2024-09-19 11:05:28 -07:00 · 2023-07-25 02:27:59 +08:00 · 2023-07-25 02:27:59 +08:00 · 95d43df3cc
commit 95d43df3cc
parent 136ff2b11c
2 changed files with 157 additions and 128 deletions
--- a/biliarchiver/archive_bvid.py
+++ b/biliarchiver/archive_bvid.py
@ -49,146 +49,154 @@ async def new_get_video_info(client: httpx.AsyncClient, url: str):
    return await api._get_video_info_from_api(client, url)
 api.get_video_info = new_get_video_info

-async def archive_bvid(d: DownloaderBilibili, bvid: str, logined: bool=False):
-    assert d.hierarchy is True, 'hierarchy 必须为 True' # 为保持后续目录结构、文件命名的一致性
-    assert d.client.cookies.get('SESSDATA') is not None, 'sess_data 不能为空' # 开个大会员呗，能下 4k 呢。
-    assert logined is True, '请先检查 SESSDATA 是否过期，再将 logined 设置为 True' # 防误操作
+async def archive_bvid(d: DownloaderBilibili, bvid: str, *, logined: bool=False, semaphore: asyncio.Semaphore):
+    async with semaphore:
+        assert d.hierarchy is True, 'hierarchy 必须为 True' # 为保持后续目录结构、文件命名的一致性
+        assert d.client.cookies.get('SESSDATA') is not None, 'sess_data 不能为空' # 开个大会员呗，能下 4k 呢。
+        assert logined is True, '请先检查 SESSDATA 是否过期，再将 logined 设置为 True' # 防误操作
+        upper_part = human_readable_upper_part_map(string=bvid, backward=True)
+        OLD_videos_basepath: Path = config.storage_home_dir / 'videos' / bvid
+        videos_basepath: Path = config.storage_home_dir / 'videos' / f'{bvid}-{upper_part}'

-    upper_part = human_readable_upper_part_map(string=bvid, backward=True)
-    OLD_videos_basepath: Path = config.storage_home_dir / 'videos' / bvid
-    videos_basepath: Path = config.storage_home_dir / 'videos' / f'{bvid}-{upper_part}'
-
-    if os.path.exists(OLD_videos_basepath):
-        print(f'检测到旧的视频目录 {OLD_videos_basepath}，将其重命名为 {videos_basepath}...')
-        os.rename(OLD_videos_basepath, videos_basepath)
+        if os.path.exists(OLD_videos_basepath):
+            print(f'检测到旧的视频目录 {OLD_videos_basepath}，将其重命名为 {videos_basepath}...')
+            os.rename(OLD_videos_basepath, videos_basepath)

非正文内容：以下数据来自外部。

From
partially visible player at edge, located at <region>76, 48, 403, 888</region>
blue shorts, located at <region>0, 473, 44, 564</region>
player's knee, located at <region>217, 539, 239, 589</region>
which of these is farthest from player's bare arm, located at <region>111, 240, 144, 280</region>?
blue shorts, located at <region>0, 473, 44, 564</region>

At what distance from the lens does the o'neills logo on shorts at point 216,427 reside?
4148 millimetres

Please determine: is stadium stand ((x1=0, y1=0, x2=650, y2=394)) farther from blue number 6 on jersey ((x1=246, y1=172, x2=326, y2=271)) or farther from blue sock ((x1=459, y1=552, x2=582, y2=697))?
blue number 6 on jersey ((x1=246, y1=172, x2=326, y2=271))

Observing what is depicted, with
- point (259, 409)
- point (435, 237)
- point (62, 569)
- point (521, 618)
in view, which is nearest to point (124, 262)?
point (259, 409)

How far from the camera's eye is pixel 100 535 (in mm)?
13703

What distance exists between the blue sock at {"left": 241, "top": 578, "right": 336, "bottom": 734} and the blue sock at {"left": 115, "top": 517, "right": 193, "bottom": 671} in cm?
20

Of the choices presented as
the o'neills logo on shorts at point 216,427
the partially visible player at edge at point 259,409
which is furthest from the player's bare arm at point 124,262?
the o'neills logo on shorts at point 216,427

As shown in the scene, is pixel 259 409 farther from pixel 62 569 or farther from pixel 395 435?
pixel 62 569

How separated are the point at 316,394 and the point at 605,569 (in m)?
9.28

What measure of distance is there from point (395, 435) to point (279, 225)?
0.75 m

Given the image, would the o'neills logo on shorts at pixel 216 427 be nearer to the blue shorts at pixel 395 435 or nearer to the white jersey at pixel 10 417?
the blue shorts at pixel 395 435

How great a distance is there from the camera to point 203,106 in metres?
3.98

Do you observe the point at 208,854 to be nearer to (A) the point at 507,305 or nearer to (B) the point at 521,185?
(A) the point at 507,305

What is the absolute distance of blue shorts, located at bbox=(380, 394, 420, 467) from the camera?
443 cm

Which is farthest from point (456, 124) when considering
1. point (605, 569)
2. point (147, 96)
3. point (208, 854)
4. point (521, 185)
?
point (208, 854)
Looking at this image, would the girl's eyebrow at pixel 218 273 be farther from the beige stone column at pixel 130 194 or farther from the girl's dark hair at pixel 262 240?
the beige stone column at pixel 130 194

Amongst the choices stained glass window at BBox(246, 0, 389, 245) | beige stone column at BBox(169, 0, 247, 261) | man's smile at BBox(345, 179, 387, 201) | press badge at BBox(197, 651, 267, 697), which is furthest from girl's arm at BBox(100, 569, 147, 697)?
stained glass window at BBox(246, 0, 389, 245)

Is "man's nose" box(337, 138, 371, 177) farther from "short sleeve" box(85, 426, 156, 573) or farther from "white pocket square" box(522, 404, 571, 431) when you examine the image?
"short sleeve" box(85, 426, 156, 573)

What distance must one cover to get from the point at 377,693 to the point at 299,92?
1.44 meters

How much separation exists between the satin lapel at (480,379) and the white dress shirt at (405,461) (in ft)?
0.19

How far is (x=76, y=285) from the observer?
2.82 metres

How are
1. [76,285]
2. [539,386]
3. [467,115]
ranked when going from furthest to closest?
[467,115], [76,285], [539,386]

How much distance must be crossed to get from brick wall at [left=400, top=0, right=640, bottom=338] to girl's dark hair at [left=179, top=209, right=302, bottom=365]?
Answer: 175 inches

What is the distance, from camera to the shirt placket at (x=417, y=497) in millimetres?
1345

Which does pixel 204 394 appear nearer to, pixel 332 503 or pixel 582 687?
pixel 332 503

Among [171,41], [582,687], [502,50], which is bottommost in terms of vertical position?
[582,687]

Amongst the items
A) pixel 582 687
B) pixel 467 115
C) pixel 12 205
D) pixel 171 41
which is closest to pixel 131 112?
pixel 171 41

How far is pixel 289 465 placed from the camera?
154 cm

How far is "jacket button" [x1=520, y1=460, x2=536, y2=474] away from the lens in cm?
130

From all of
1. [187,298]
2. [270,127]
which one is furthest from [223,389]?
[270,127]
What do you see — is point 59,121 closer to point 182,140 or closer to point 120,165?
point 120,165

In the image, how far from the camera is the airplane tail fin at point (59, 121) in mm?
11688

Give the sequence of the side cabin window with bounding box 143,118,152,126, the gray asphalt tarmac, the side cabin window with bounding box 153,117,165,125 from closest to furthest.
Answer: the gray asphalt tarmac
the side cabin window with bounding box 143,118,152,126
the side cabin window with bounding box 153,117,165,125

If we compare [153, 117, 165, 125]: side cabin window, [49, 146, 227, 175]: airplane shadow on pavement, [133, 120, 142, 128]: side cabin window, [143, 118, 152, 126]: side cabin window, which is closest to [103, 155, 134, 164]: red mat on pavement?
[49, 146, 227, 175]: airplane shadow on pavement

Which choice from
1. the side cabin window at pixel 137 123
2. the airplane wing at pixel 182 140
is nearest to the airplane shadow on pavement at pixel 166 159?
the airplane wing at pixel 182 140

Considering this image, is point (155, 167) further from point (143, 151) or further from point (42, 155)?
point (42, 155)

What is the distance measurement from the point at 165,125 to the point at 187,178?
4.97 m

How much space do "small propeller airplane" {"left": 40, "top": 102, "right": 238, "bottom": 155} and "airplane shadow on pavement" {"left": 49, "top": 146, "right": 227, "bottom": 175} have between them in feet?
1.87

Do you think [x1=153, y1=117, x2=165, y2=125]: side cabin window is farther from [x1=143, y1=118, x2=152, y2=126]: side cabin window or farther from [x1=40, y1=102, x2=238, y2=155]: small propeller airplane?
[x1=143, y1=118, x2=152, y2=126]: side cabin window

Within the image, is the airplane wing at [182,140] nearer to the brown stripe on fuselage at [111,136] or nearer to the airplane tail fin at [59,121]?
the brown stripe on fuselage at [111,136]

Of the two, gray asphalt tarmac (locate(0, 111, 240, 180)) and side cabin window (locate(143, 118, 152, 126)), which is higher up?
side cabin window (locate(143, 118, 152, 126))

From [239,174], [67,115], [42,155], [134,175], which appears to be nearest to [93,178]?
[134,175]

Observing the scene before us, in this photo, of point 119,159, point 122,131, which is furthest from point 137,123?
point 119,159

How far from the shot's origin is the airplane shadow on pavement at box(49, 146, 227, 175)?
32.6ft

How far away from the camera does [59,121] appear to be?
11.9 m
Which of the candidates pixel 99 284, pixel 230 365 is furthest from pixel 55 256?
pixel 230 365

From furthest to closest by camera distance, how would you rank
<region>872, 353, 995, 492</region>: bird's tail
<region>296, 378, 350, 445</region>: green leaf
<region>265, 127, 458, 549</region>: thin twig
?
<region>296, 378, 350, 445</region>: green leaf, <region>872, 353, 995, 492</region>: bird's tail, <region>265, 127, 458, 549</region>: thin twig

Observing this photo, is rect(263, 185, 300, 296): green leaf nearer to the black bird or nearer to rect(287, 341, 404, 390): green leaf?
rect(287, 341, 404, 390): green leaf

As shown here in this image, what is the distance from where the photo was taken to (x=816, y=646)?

-    if os.path.exists(videos_basepath / '_all_downloaded.mark'):
-        print(f'{bvid} 所有分p都已下载过了')
-        return
+        if os.path.exists(videos_basepath / '_all_downloaded.mark'):
+            print(f'{bvid} 所有分p都已下载过了')
+            return

-    url = f'https://www.bilibili.com/video/{bvid}/'
-    # 为了获取 pages，先请求一次
-    first_video_info = await api.get_video_info(d.client, url)
+        url = f'https://www.bilibili.com/video/{bvid}/'
+        # 为了获取 pages，先请求一次
+        first_video_info = await api.get_video_info(d.client, url)

-    os.makedirs(videos_basepath, exist_ok=True)
+        os.makedirs(videos_basepath, exist_ok=True)

-    pid = 0
-    for page in first_video_info.pages:
-        pid += 1 # pid 从 1 开始
-        if not page.p_url.endswith(f'?p={pid}'):
-            raise NotImplementedError(f'{bvid} 的 P{pid} 不存在 (可能视频被 UP主/B站 删了)，请报告此问题，我们需要这个样本！')
+        pid = 0
+        for page in first_video_info.pages:
+            pid += 1 # pid 从 1 开始
+            if not page.p_url.endswith(f'?p={pid}'):
+                raise NotImplementedError(f'{bvid} 的 P{pid} 不存在 (可能视频被 UP主/B站 删了)，请报告此问题，我们需要这个样本！')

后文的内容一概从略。